That fine old house known as “l’Hôtel de Biron,” which stands in a quiet street on the left bank of the Seine in Paris, and which was but lately the Convent of the Sacred Heart, has, since the suppression of the sisterhoods, been occupied by several tenants, among whom is Rodin.

The Master, as we have seen, has other ateliers at Meudon and at the Dépôt des Marbres in Paris, but he has a special liking for this one.

Built in the eighteenth century, the town house of a powerful family, it is certainly as beautiful a dwelling as any artist could desire. The great rooms are lofty, panelled in white, with beautiful mouldings in white and gold. The one in which Rodin works is a rotunda opening by high French windows into a delightful garden.

For several years now this garden has been neglected. But it is still possible to trace, among the riotous weeds, the ancient lines of box which bordered the alleys, to follow, beneath fantastic vines, the shape of green trellised arbors; and there each spring the flowers reappear, pushing through the grasses in the borders. Nothing induces a more delicious melancholy than this spectacle of the gradual effacement of human toil at the hands of invading nature.
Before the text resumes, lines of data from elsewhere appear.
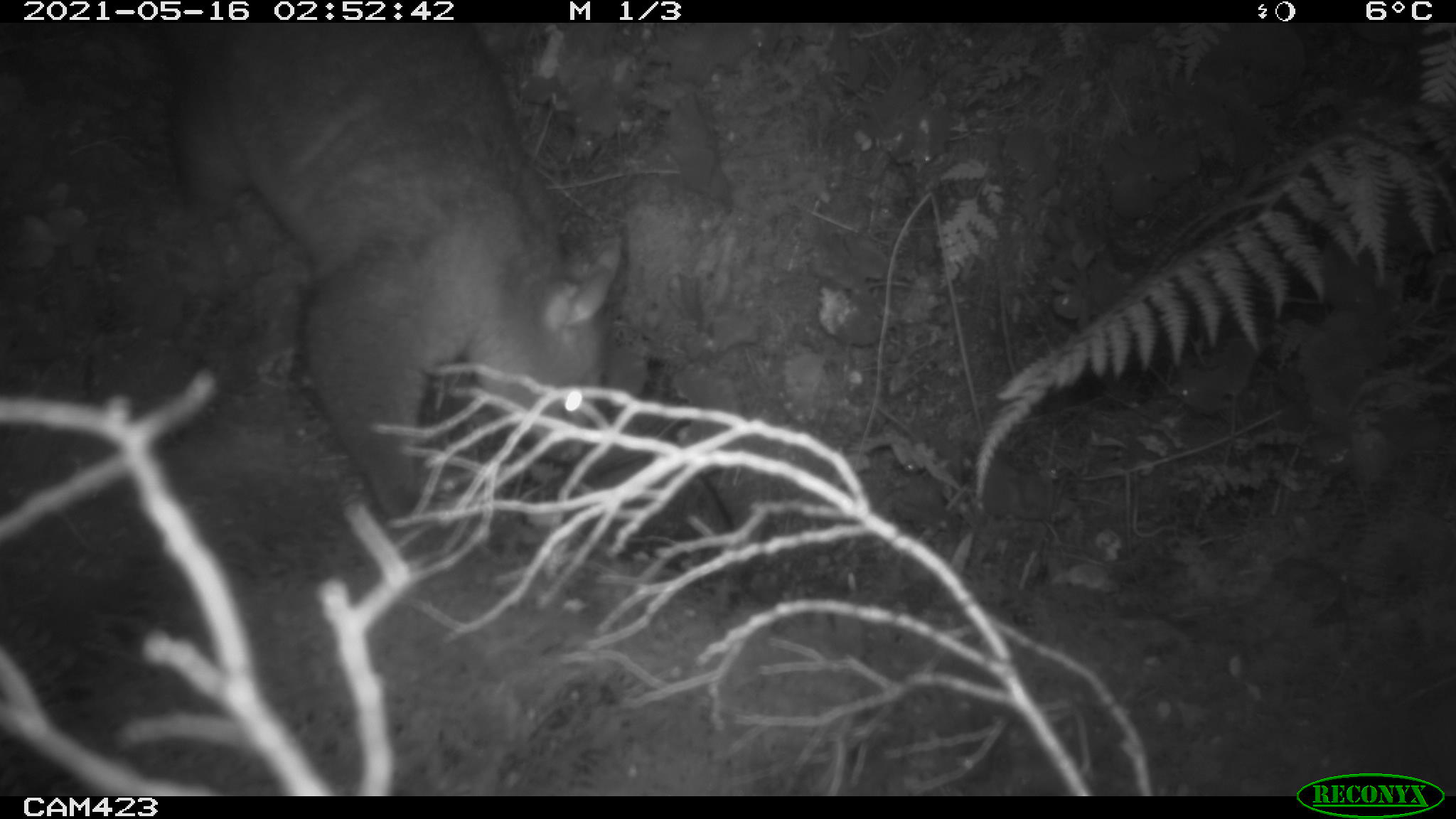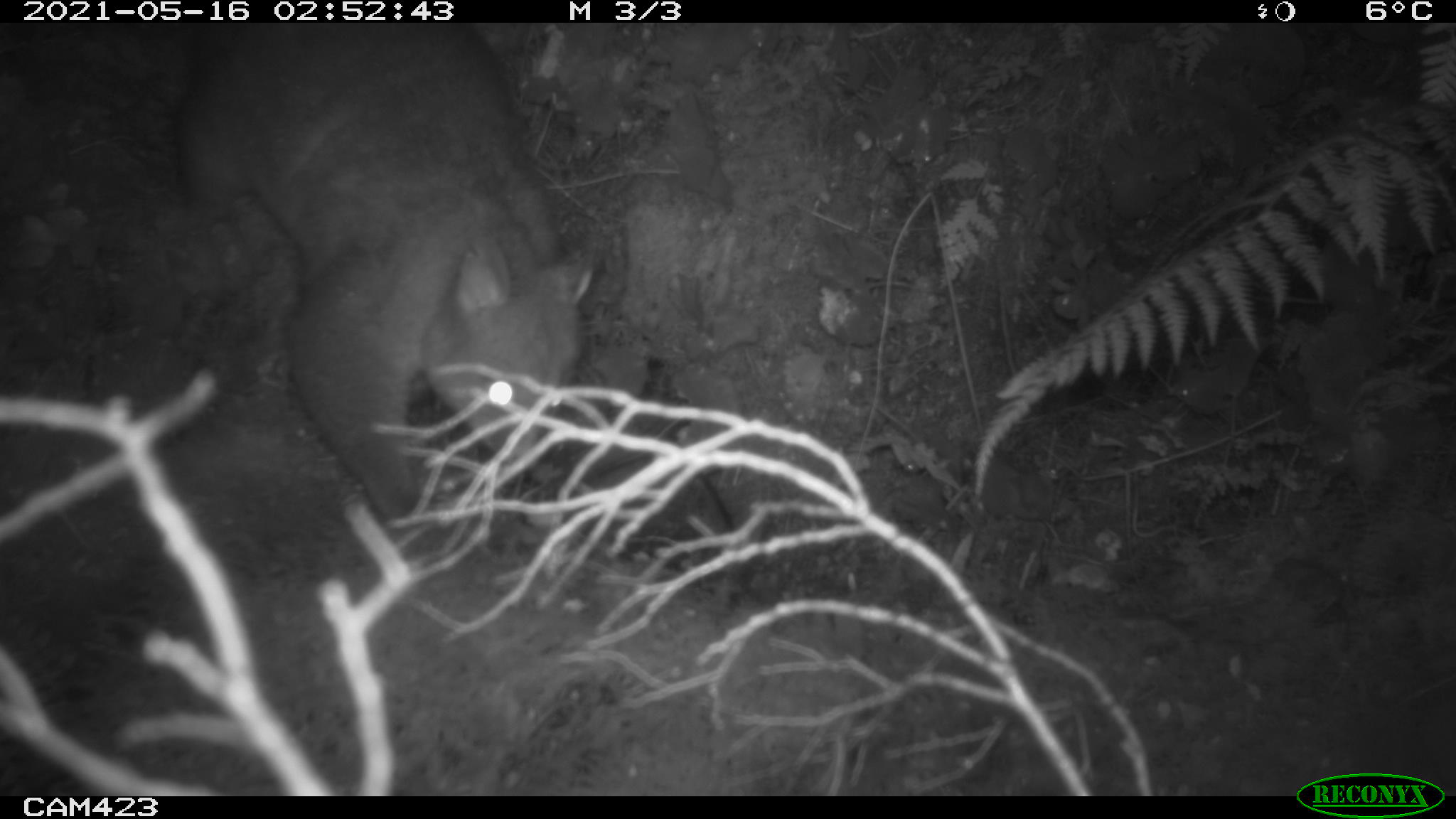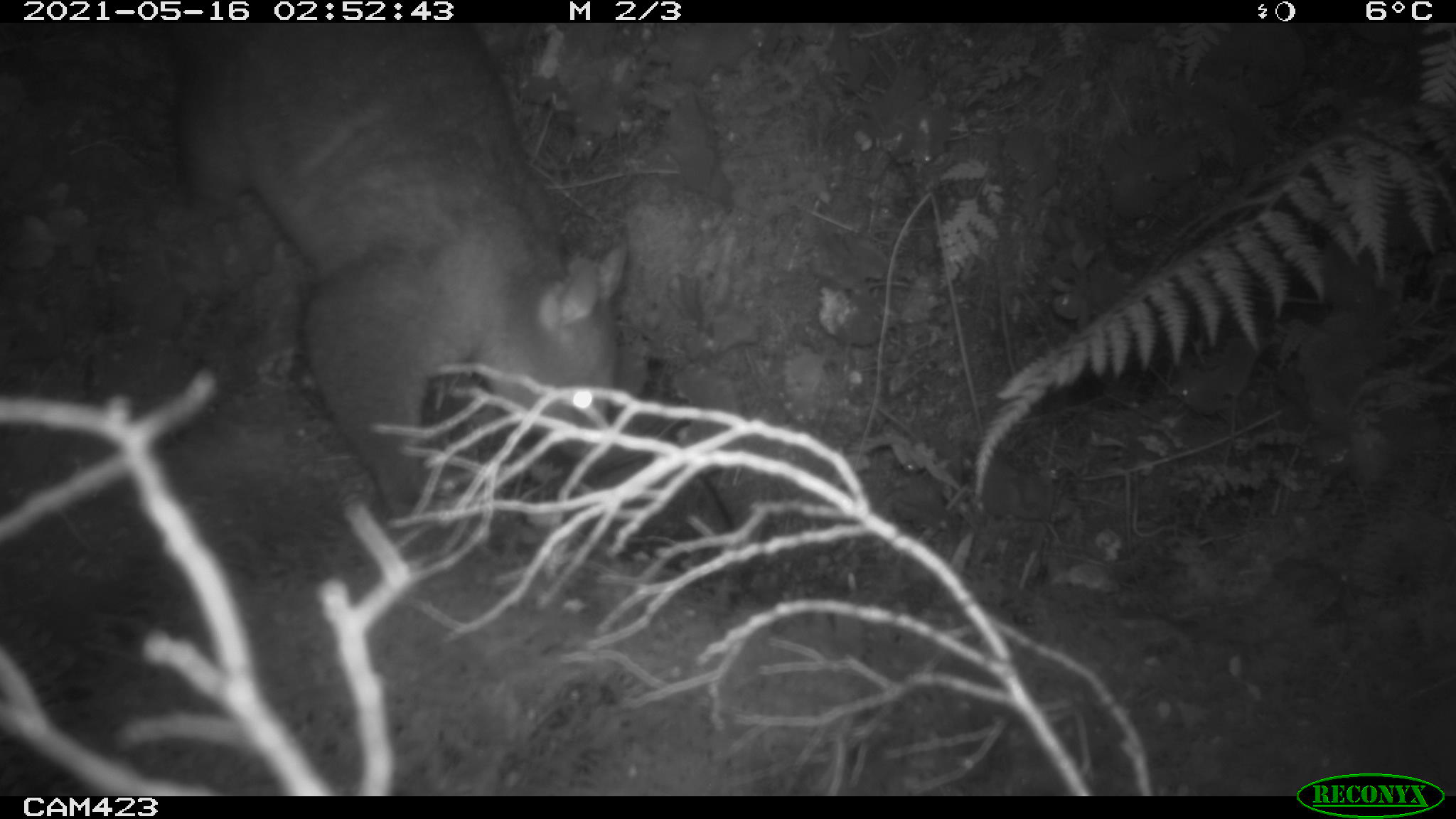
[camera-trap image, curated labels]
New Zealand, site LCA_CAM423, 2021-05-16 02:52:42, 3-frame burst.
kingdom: Animalia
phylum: Chordata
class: Mammalia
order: Diprotodontia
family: Phalangeridae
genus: Trichosurus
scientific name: Trichosurus vulpecula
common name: common brushtail possum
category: possum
Possum (common brushtail possum) (Trichosurus vulpecula).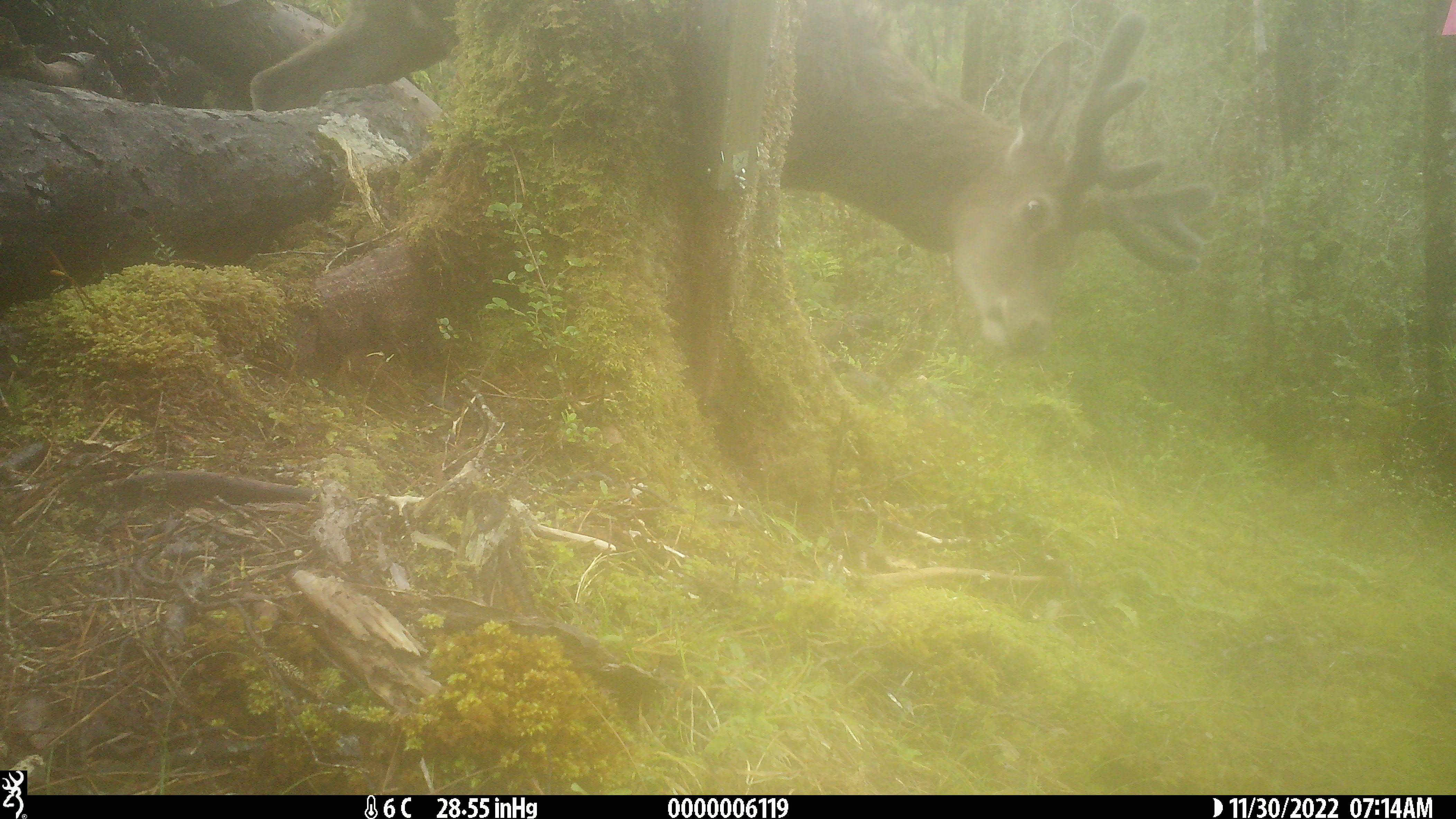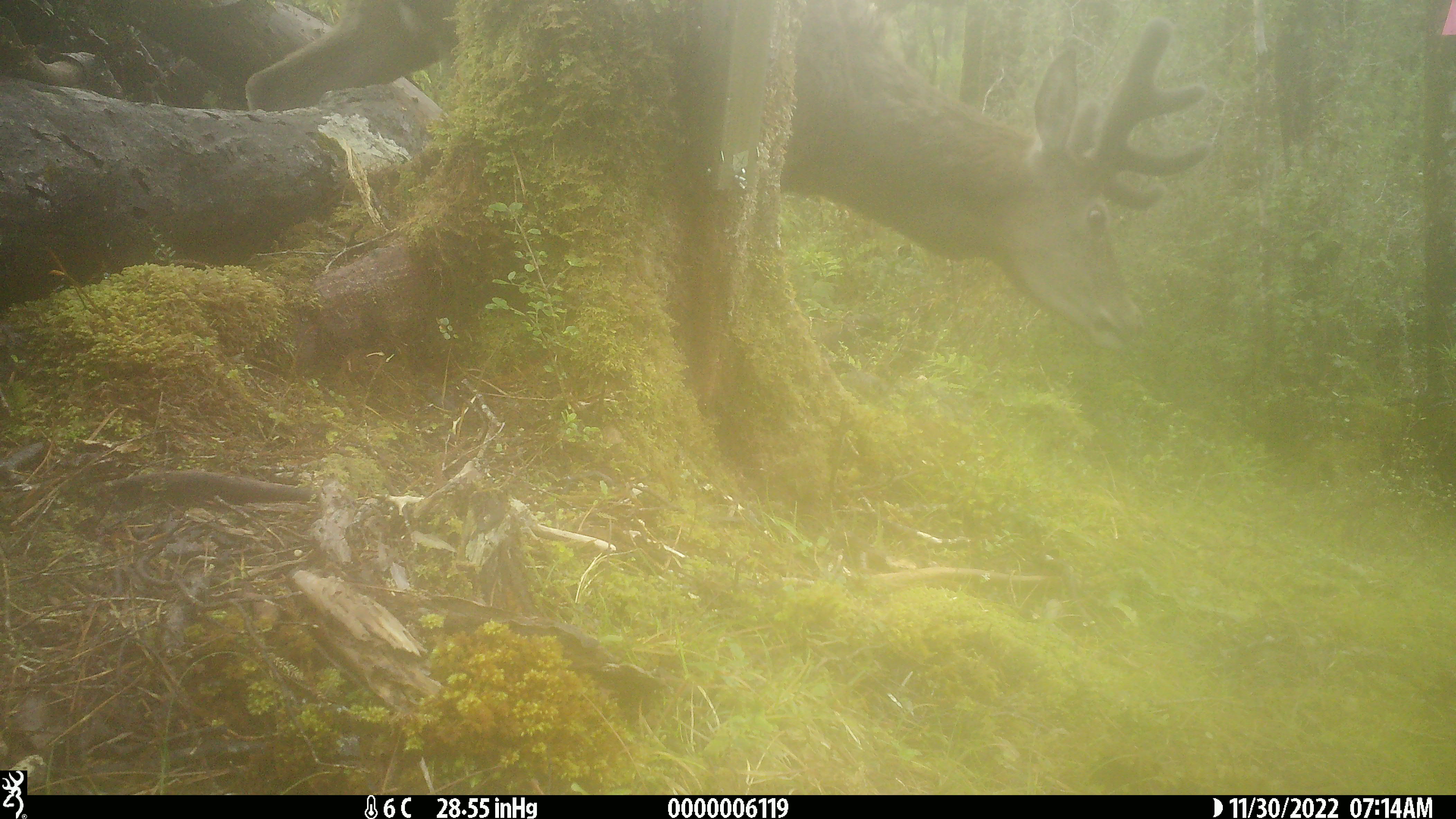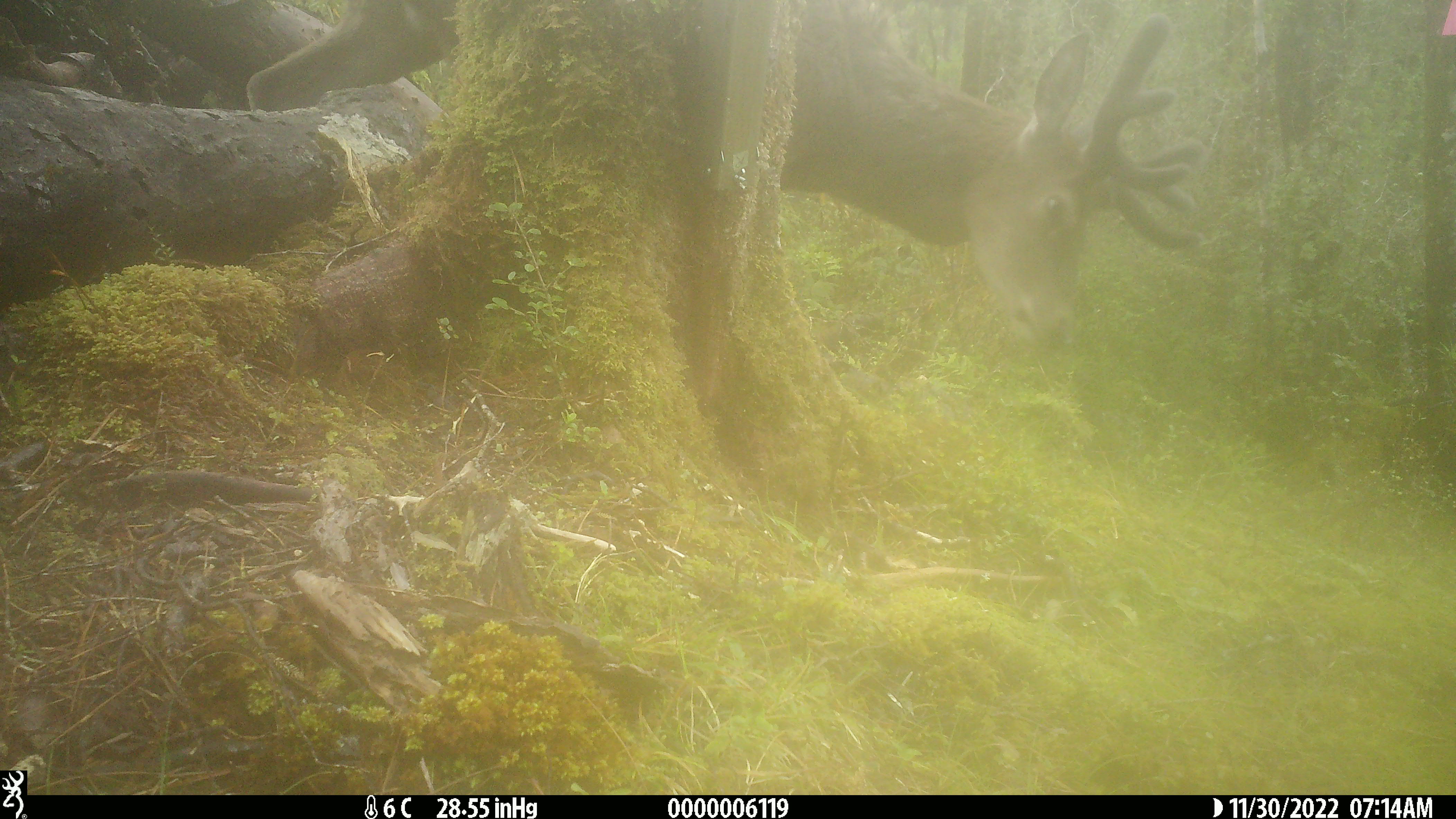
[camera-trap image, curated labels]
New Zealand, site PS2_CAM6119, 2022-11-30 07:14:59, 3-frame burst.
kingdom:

At l’Hôtel de Biron Rodin passes nearly all his time in drawing.

In this quiet retreat he loves to isolate himself and to consign to paper, in numberless pencil sketches, the graceful attitudes which his models take before him.

One evening I was looking over a series of these studies with him, and was admiring the harmonious lines by which he had reproduced all the rhythm of the human body upon paper.